Many security tools need to be connected inline on production networks to realize their full value. This means that all traffic must flow from the network segment through the tool and then back onto the production network. This introduces various operational risks and challenges including the impact of a failure of the inline device and the potential performance degradation as the volume of traffic and speed of the network increases.
A 10Gb stream of traffic will quickly render a 1Gb inline device over-subscribed and potentially obsolete. Gigamon developed the G-SECURE-0216 Inline Traffic Distribution Node to specifically address these two challenges, availability and performance.

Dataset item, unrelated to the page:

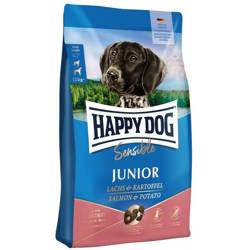 Happy Dog Sensible Junior  łosoś i ziemniaki 10kg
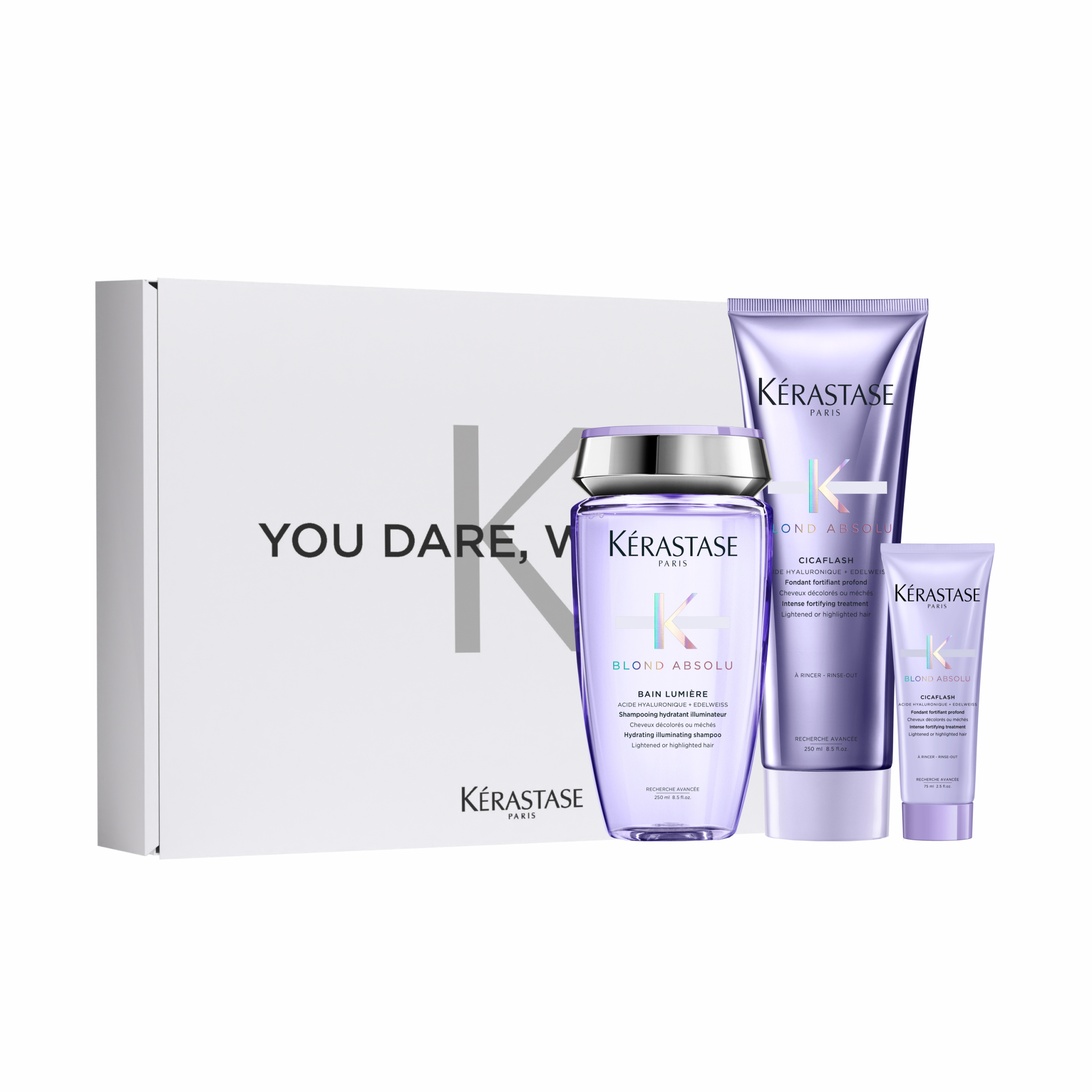 Kerastase Blond Daily Maintainance Zestaw Pielęgnacyjny Włosy Blond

Traffic enters the G-SECURE-0216 10Gb ingress port and then, with powerful distribution logic and intelligence, the traffic is distributed to up to eight 1Gb inline devices such as an IPS or firewall. The integration of both session-based and application-based intelligence allows Security teams to distribute loads based upon IP or MAC addresses as well as by application port number. The G-SECURE-0216 is available in both single-mode and multimode fiber configurations, and the ingress supports both 1Gb as well as 10Gb connections.
The G-SECURE-0216 offers both active and passive bypass protection for inline tools, so that in the event of a failure or power outage, the network connectivity is maintained resulting in no downtime. Customizable heartbeat packets can be sent to attached inline security tools to monitor for availability.